At the outset, Medicaid was intended to provide “health coverage to millions of Americans, including eligible low-income adults, children, pregnant women, elderly adults, and people with disabilities.” Texas has nearly 3.5 million people on Medicaid, most of whom are children in very low-income families.

When proponents say they want to “expand” Medicaid, what they mean is to allow able-bodied people with higher incomes to access the doctors and dollars meant for the truly poor and disabled. This would result in an obvious crowding-out effect as patients jockey for finite resources.

That’s because fewer than half of Texas physicians are enrolled as providers in the program and accept new Medicaid patients. The federal government imposes unworkable reimbursement rates and draconian regulatory burdens that require tremendous administrative work outside of the patient visit. Doctors have decided they would rather not become pencil-pushing bureaucrats and will gladly forgo Medicaid all together if it means they can focus on caring for their patients and practicing medicine.

Adding millions of patients while discouraging doctor participation is a recipe for longer wait times and increased use of emergency rooms, which drives the cost to taxpayers through the roof.

Nondisabled children and adults are roughly 31 percent of beneficiaries, yet they consume nearly 40 percent of the spending because they frequently use the emergency department as their source for basic primary care. This is both inefficient and expensive. According to the Graham Center, researchers found that “states that spend more on primary care get better results. Increased primary care spending was associated with lower rates of hospitalization and (emergency department) use.”

That’s not to say that those who want to expand Medicaid because of their concern for the uninsured don’t have their heart in the right place. But the difficulty of getting care despite having “insurance” is precisely why nearly 600,000 people who are eligible for Medicaid have chosen not to enroll. Even more tragic is the list of 166,416 disabled people, mostly children, who are awaiting an opportunity to benefit from the program.

And that is perhaps the most critical point: Medicaid is health insurance, not assurance of care.

Regardless of party affiliation, we want a properly functioning safety net that focuses on access to medical professionals and getting the care they need. Focusing on coverage alone as the end-all solution is letting our most vulnerable down.
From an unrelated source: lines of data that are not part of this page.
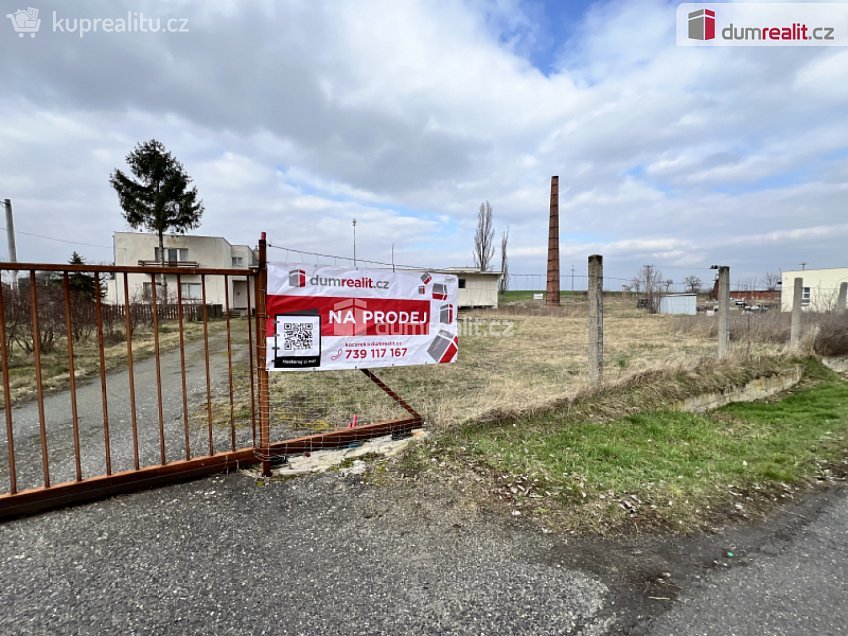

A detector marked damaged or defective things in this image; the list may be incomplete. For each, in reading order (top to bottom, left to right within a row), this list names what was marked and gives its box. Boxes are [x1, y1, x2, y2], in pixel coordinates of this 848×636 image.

rusty metal fence [0, 236, 422, 520]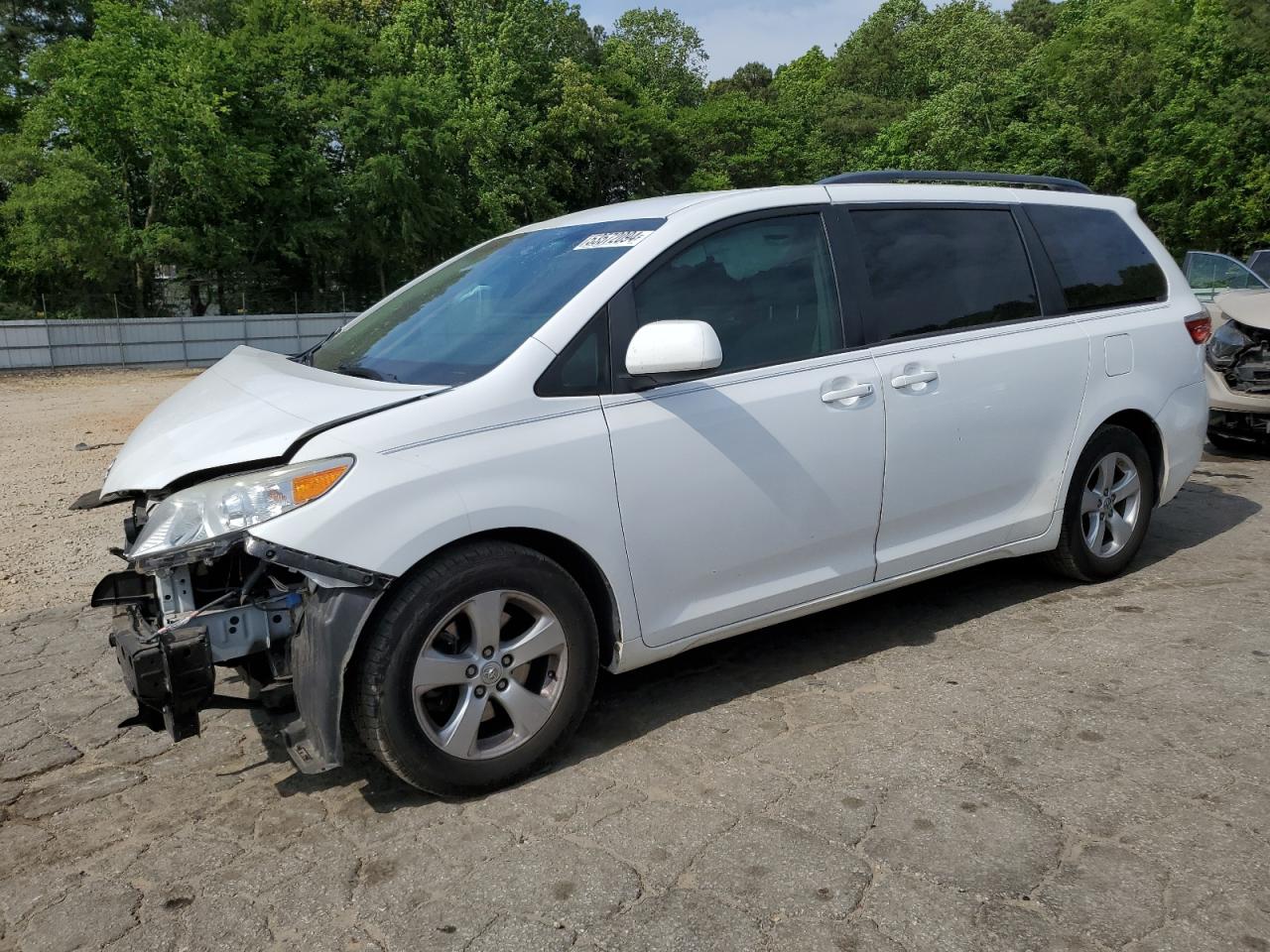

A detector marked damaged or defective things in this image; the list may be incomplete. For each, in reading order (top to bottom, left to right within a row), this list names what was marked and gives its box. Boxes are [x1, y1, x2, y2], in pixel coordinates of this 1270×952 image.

crumpled hood [98, 350, 439, 500]
beige damaged car [1199, 291, 1270, 451]
crumpled hood [1208, 291, 1270, 332]
damaged front end [89, 459, 391, 776]
cracked concrete pavement [2, 370, 1270, 952]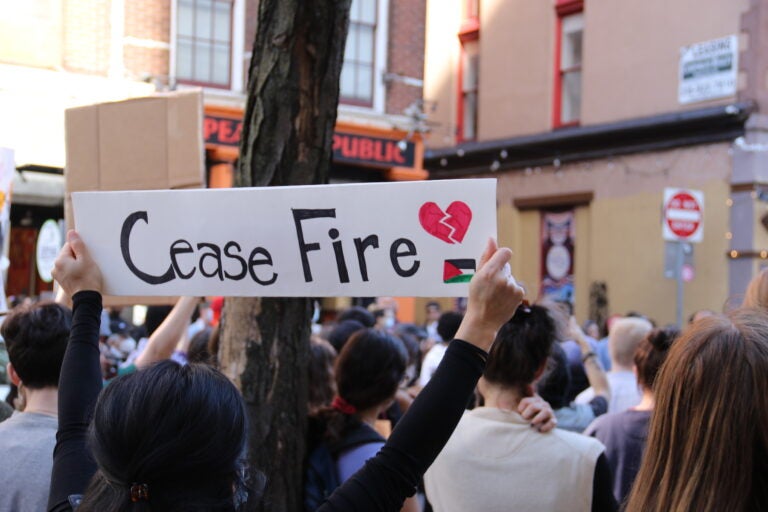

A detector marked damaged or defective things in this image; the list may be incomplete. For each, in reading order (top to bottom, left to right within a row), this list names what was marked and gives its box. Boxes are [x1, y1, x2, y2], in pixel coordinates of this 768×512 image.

red broken heart [416, 200, 472, 244]
broken heart drawing [416, 200, 472, 244]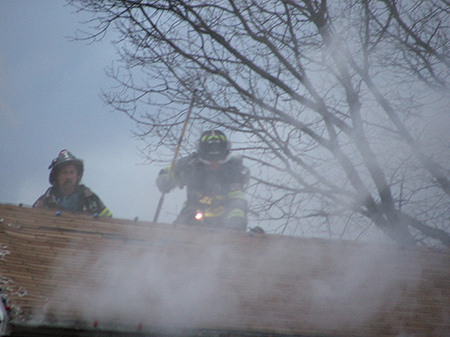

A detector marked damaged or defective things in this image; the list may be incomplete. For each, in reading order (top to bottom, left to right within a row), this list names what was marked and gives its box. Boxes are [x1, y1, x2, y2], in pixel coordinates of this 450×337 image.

How do we improve the current program? One of the solutions is called Direct Primary Care. If allowed to be part of Medicaid it would give beneficiaries 24/7 direct access to a physician with whom they can build an ongoing doctor-patient relationship. Direct primary care physicians and staff are typically available at all hours via text or telephone if patients need an issue addressed. Allowing a direct relationship with medical professionals without insurance companies as intermediaries for basic primary care is a commonsense and compassionate approach to improving care and reducing expenses that could better be used to help those that are medically fragile.

Ten years after Obamacare passed, two-thirds of Americans still say the health care system is broken, and it is routinely one of the top three issues that concern the country. If elections are about the future, health care is always on the ballot. Providing compassionate care — not merely expanded coverage — is what Texans want, and that is the way they voted.